How to use dtSearch or dtSearch Web with OCR
Last Reviewed: January 29,
2009
Article: DTS0167
Applies
to: dtSearch 6, 7
Scanned documents are usually stored as
TIFF images, which are then converted using OCR (optical
character recognition) into a text format such as HTML or
Microsoft Word. Using dtSearch, dtSearch Desktop, or dtSearch
Web, these text documents can then be indexed and made
searchable.
In many cases, it is necessary to provide
access both to the searchable text and the original image file,
so that users can see exactly what the original document looked
like. Because web browsers cannot display TIFF images without
an image-viewing plug-in, the image files must be converted
into another format if web access is needed.
Using
PDF to combine images and text
The PDF file format provides two ways to
combine images and text in a single file. First, the "image
with hidden text" format stores the complete original TIFF
images, along with the text obtained through OCR. The text is
"hidden" because, when a user opens the PDF, the user only sees
the scanned image, not the text. Because the text is also in
the file, dtSearch can index and search it. After a search,
dtSearch, or dtSearch Web, can highlight hits directly on the
scanned image.

■ ■ ■ ■

§ WHAT TO DO:
1) The dtSearch OCR article says the scanned image files must be converted into another format when web access is needed. Explain why, in one to three sentences.
2) Answer these questions from the dtSearch OCR article.
(a) In what image format are scanned documents usually stored?
(b) Which versions of dtSearch does the article apply to?
(c) In the "image with hidden text" PDF format, what does a user see when opening the PDF?
3) Continue the dtSearch OCR article, starting after its last sentence.

§ DATA SECTION:
■ ■ ■ ■

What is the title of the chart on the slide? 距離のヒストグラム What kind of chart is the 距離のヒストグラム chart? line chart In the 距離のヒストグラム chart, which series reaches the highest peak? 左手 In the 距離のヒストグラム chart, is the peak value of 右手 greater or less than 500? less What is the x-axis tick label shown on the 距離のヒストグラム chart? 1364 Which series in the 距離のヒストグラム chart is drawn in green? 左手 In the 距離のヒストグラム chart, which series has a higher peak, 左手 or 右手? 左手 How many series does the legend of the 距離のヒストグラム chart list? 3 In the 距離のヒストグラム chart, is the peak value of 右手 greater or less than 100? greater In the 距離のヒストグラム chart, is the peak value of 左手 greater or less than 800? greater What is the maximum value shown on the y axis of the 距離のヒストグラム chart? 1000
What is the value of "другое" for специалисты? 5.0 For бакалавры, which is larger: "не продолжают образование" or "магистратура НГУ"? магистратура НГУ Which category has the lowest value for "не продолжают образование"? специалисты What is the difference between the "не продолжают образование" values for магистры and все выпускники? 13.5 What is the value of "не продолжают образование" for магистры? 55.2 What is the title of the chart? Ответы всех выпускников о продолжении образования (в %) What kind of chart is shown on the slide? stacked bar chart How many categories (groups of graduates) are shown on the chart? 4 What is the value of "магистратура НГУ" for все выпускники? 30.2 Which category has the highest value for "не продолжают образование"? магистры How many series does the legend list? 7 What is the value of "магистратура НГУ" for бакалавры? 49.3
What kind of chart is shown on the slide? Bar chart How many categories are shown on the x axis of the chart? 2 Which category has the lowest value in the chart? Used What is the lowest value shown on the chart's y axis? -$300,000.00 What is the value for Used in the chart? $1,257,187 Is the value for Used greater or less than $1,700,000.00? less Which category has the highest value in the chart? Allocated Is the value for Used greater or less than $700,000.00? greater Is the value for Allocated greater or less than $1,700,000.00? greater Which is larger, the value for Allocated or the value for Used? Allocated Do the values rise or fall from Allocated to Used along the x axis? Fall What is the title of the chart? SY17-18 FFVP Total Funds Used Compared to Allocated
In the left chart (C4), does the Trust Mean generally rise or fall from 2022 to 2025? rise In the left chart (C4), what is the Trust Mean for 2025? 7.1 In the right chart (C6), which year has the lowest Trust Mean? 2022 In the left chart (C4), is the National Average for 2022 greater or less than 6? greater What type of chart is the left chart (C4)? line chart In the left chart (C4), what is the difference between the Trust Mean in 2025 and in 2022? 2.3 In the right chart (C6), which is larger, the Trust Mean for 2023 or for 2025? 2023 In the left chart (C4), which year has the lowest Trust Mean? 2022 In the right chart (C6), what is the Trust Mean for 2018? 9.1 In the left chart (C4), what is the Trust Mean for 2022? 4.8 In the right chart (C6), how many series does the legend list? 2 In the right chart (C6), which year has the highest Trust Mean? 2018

■ ■ ■ ■

§ PER-TASK ANSWERS:
1) Scanned documents are usually stored as TIFF images, and web browsers cannot display TIFF images without an image-viewing plug-in. So if users need to reach the original images over the web, the files must be converted to another format.

2)
(a) TIFF.
(b) dtSearch 6 and 7.
(c) Only the scanned image, not the text.

3)
Another option for combining scanned images
and text in a single PDF file uses small images for the parts
of each scanned page that do not appear to be text. For
example, a picture or a signature would be stored as a small
image embedded in the page, while the rest of the page would be
converted to text. This format produces much smaller files than
the first alternative, because only a few small images are
stored for each page, instead of a complete image of the whole
page. Additionally, the text detected through OCR often becomes
more readable, because it is stored as text with font
information rather than as an image.
The PDF format is ideal for use on the web
because multiple pages of images and text can be combined into
a single, compressed file; anyone with a web browser and the
free Adobe Reader viewer can view the files; and the text can
be searched using dtSearch Web.
Some OCR products that can generate PDF files
from scanned images include:
DocuLex, www.doculex.com
Ligature, http://www.ligatureltd.com
Adobe Capture, www.adobe.com
Nuance OmniPage, http://www.nuance.com
Once you have created PDF files with one of
the OCR products listed above, you can index and search them
with dtSearch Web just like any other documents. After a
search, dtSearch Web will display a list of retrieved
documents. When a user clicks on one of the documents, dtSearch
Web will display the PDF file, with hits highlighted. If the
PDF file is in the "image with hidden text" format, dtSearch
Web will highlight hits directly on the image.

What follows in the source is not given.